For my 2009 predictions for the Detroit Tigers, I say, sure, they are a contender team, but will they contend, that’s for the players and coaches to decide.With all the NCAA Basketball hype right now, all I can think of is “bubble team”. Will they dance? Because if you look at these boys, they should be another talented team and they should be stronger, faster, deeper, healthier, and defensively capable but will they become a team of many rather than a bunch of odd talents that never seem to find their niche like last year’s utter collapse. I believe that’s certainly in Mr. Leyland and his staff’s hands to help prevent. People always blame the players and in most cases, rightfully so, but there’s something to be said for the right coaching at the right time.

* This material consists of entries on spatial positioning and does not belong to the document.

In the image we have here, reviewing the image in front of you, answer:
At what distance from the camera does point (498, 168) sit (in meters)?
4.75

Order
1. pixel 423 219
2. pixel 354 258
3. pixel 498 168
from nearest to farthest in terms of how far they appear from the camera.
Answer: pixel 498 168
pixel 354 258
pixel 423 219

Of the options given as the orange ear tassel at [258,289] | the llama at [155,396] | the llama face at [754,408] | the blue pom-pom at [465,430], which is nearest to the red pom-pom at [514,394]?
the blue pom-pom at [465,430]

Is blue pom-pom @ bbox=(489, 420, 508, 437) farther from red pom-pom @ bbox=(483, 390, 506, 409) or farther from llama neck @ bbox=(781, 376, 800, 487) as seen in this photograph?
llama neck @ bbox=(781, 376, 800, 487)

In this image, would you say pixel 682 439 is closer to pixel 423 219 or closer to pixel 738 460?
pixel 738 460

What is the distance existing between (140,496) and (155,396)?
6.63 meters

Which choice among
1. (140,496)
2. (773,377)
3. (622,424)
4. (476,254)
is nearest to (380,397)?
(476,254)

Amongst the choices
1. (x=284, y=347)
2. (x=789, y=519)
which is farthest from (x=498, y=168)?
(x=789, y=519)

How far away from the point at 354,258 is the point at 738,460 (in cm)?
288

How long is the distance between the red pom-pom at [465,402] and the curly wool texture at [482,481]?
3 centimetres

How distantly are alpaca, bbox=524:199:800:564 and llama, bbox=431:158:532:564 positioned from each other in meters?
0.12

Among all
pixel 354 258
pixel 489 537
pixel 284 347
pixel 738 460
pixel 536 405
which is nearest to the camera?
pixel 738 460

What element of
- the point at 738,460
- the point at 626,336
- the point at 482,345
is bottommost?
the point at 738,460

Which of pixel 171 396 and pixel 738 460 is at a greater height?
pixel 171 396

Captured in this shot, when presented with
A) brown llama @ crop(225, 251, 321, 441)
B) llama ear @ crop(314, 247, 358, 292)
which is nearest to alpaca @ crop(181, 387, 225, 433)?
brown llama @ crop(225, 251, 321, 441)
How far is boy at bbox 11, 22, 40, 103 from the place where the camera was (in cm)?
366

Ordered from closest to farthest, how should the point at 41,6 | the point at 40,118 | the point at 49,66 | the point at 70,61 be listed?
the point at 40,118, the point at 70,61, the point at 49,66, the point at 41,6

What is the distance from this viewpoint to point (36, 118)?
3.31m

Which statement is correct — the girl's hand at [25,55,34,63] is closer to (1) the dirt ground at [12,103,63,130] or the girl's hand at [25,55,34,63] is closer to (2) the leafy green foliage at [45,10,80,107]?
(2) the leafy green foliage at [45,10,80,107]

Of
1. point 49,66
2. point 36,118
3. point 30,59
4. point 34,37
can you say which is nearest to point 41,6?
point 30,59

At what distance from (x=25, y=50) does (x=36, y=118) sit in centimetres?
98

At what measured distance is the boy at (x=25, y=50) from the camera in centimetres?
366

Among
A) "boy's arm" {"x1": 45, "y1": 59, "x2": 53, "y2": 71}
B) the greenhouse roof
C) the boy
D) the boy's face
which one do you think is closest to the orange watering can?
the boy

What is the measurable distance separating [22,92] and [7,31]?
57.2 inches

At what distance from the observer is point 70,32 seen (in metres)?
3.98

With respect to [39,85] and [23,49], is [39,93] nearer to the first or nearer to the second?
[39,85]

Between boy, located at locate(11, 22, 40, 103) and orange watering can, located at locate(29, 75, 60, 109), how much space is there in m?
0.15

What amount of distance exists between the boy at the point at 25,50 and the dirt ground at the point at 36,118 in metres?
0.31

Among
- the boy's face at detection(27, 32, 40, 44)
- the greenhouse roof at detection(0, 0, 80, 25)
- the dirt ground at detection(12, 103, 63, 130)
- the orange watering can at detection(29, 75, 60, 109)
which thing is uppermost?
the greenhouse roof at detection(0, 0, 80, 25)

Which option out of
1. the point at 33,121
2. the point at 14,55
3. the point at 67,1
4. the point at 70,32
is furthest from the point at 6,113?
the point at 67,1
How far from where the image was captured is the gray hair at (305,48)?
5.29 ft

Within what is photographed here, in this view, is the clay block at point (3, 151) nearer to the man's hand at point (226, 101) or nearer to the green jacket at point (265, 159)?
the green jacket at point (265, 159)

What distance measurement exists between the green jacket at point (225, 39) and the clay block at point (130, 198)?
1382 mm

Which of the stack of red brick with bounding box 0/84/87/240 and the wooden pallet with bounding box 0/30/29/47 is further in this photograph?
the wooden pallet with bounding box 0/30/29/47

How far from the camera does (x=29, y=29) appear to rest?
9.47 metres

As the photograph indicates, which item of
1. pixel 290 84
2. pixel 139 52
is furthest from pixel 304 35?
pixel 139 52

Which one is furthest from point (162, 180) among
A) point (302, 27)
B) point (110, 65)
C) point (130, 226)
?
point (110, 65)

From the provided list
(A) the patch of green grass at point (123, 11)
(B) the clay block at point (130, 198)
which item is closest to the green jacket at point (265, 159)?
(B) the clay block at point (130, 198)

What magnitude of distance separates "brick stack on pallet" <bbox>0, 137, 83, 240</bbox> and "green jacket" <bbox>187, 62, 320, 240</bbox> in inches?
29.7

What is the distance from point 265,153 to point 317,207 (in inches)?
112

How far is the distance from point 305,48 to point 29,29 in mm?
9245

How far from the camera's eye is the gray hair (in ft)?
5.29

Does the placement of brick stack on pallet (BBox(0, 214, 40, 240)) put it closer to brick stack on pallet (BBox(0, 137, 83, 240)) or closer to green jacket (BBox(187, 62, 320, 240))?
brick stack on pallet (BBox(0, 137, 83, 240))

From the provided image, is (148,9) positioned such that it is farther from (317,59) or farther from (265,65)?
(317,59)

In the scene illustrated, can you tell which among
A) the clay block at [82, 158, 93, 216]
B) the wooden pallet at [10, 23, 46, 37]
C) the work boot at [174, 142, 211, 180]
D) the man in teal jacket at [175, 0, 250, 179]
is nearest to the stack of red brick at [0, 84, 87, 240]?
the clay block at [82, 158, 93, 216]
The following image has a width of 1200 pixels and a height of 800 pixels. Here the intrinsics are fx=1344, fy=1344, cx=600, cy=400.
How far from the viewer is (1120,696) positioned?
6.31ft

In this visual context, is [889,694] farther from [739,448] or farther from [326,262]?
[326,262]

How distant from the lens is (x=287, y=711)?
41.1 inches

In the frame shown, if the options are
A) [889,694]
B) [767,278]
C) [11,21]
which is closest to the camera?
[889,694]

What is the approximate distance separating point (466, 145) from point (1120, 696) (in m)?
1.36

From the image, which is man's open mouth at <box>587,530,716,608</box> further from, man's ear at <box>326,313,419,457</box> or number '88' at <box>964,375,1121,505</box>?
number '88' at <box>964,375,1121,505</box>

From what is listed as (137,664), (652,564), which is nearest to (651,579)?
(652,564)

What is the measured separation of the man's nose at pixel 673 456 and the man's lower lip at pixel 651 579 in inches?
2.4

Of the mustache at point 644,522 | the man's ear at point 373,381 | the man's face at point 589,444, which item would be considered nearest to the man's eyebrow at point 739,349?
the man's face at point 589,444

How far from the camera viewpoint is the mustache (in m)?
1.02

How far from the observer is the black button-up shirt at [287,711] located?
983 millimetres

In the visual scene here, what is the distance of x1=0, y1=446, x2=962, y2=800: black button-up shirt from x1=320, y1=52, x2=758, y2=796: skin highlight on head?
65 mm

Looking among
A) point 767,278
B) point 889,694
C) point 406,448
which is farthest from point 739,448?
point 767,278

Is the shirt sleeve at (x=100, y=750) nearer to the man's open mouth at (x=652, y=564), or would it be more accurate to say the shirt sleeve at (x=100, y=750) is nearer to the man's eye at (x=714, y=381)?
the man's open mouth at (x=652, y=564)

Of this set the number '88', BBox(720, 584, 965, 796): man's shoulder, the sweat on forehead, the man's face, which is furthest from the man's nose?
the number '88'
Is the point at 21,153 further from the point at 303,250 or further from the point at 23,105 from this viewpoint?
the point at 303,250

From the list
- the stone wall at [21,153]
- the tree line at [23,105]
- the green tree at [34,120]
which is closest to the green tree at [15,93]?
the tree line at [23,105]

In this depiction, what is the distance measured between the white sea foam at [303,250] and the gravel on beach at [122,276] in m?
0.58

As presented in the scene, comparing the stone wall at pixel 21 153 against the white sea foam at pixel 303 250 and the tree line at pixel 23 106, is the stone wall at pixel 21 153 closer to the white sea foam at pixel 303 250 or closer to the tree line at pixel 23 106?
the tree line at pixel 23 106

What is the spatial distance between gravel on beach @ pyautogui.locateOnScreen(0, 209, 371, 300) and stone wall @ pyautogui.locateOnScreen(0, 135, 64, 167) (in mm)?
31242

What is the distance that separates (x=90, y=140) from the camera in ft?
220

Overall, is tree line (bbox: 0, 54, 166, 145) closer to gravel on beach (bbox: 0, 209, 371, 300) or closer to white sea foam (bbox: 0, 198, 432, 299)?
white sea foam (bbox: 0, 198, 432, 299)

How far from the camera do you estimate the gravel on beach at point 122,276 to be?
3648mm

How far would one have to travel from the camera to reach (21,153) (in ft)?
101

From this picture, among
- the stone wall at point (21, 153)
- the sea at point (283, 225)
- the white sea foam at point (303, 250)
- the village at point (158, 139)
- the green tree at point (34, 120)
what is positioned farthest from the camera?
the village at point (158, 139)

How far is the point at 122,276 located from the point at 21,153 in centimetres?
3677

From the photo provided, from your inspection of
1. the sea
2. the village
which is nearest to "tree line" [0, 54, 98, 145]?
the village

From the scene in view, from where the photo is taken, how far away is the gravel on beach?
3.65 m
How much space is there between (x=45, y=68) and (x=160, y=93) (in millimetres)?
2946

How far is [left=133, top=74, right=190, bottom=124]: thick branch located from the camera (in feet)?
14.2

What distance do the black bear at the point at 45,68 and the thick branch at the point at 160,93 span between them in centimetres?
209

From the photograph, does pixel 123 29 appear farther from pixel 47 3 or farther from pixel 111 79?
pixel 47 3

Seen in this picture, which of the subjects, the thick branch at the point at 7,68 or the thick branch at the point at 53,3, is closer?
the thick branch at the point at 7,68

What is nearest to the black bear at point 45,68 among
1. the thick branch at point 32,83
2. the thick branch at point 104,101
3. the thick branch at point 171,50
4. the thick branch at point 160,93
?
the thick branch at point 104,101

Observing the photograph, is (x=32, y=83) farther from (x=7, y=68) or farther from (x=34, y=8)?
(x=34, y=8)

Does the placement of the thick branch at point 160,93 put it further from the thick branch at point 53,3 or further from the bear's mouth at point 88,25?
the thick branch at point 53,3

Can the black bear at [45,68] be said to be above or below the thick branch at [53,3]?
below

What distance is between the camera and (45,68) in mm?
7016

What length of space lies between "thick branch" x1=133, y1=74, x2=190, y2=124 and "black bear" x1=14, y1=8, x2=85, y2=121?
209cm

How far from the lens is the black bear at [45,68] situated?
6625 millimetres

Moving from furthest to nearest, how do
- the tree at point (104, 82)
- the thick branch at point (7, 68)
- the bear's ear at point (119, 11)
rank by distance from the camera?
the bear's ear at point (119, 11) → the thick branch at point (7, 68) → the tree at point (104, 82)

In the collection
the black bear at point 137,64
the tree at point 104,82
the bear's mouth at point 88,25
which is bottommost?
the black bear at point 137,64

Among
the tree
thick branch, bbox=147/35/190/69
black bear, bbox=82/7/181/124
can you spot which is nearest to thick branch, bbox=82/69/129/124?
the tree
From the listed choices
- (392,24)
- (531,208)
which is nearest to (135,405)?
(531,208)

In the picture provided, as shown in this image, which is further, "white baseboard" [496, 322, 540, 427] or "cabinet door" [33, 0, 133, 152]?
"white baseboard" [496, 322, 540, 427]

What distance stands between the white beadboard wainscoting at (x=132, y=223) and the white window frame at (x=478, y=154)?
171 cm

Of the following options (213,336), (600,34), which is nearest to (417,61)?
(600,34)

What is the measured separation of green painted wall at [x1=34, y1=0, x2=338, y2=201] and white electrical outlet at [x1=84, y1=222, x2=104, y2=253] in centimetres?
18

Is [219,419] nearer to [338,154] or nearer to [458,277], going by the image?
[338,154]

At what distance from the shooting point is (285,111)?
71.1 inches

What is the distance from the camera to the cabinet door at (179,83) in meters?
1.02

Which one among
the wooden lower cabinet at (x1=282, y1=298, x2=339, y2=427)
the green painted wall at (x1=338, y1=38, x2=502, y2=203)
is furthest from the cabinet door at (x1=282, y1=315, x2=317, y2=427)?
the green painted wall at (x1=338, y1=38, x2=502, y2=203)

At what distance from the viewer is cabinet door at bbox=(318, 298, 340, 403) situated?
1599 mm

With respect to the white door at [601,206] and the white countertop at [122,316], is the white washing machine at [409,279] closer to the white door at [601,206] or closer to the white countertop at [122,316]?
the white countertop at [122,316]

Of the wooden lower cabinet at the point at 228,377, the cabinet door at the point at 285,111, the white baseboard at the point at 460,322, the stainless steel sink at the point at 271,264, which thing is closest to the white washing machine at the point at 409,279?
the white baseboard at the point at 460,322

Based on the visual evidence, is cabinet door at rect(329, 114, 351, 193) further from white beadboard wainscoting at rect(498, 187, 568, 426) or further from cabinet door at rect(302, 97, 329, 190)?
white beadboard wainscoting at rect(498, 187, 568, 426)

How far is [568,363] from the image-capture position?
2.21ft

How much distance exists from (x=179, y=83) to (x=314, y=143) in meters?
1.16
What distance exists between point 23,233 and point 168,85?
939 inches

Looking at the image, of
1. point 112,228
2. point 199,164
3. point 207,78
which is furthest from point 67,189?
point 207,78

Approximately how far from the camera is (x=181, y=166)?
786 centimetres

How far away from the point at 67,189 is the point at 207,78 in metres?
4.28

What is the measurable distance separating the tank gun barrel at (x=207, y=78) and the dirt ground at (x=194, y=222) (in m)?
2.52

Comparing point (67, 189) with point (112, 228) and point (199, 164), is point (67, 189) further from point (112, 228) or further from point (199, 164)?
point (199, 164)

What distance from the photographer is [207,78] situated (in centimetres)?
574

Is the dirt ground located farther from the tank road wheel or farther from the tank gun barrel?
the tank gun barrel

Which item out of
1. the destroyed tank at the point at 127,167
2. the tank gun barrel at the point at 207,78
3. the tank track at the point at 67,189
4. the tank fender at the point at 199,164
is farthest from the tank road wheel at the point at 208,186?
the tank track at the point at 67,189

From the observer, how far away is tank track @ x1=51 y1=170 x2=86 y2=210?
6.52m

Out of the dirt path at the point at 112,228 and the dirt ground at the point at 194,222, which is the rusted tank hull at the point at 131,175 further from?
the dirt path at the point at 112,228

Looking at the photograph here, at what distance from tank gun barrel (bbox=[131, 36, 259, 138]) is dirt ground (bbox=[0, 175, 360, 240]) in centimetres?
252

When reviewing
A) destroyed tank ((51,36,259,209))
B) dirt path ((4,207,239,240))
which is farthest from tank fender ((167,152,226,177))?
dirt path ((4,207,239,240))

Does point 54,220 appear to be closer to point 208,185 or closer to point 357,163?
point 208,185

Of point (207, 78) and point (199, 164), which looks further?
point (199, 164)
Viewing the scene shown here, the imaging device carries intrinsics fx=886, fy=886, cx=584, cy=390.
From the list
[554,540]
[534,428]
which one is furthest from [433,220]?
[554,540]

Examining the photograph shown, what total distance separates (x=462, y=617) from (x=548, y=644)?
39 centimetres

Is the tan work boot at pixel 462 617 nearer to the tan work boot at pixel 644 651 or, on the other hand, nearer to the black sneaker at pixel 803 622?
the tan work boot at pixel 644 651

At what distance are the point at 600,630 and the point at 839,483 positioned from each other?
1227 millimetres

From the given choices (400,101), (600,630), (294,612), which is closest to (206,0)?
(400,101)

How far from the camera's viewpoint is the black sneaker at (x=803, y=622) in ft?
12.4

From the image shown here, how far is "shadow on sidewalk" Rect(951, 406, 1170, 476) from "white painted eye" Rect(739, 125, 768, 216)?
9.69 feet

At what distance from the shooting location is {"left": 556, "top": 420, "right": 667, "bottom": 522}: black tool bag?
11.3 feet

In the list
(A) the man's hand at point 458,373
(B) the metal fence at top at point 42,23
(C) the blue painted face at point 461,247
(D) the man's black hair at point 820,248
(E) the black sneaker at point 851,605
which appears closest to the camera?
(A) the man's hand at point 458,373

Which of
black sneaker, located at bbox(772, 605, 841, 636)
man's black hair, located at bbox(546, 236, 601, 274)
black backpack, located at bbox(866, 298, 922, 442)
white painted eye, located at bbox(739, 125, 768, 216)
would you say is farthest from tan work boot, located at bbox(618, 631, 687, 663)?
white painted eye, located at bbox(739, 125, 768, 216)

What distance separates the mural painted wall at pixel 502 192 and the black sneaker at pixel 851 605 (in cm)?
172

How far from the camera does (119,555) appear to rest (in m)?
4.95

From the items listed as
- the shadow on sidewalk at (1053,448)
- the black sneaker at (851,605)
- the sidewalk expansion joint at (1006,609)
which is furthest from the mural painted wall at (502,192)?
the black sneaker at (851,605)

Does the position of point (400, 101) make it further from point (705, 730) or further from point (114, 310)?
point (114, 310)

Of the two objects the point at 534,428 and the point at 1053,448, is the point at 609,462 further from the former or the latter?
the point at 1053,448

Anyway, if I were in the American League, I’d watch out for the Tigers pitching once again this year. Despite their poor performances last year and the slow start in Spring Training, you have to believe they’ll kick it in gear this season.You have returners Verlander, Bonderman, and Zumaya with rookies Edwin Jackson and Ryan Perry (first pick in the draft looking solid so far).Not to mention Robertson, Porcello and Willis if they ever get their acts together in Spring Training. Now in the field, there’s Miggie, Polanco, and Inge returning which I can’t really say is a bad thing, but with Renteria out (and I’m sad to see a former Cardinal leave on such a rough note), that opens up a spot for most likely, Adam Everett, who has been looking strong in Spring Training. In addition, they could bring up lefty rookie Jeff Larish to come off the bench in the infield. I love to see them use rookies (and lefties!). Lastly, my favorites, the outfield, it’s pretty solid out there with Mags, Granderson, Guillen and maybe a little Sheffield action. On paper, they look like a contender, but will they dance? I say, bubble team.
Now as for the White Sox, since I’ve left Chicago, I have to admit, I’ve followed very little of them.I’m a huge Thome fan and I was rooting for a Chicago World Series but that didn’t work out so well.Best of luck to you in 2009, and I’ll see you in D-etroit…or St. Louis for a World Series?
— Lindsay Peterson
Wings over Hawks in five in the Western Finals, Wings sweep the Capitals for the Cup. This and this alone gives me reason not to be sad about this year’s Tigers finally living out the dream of losing 120 games. Mark your calendars: fire sale begins May 15th.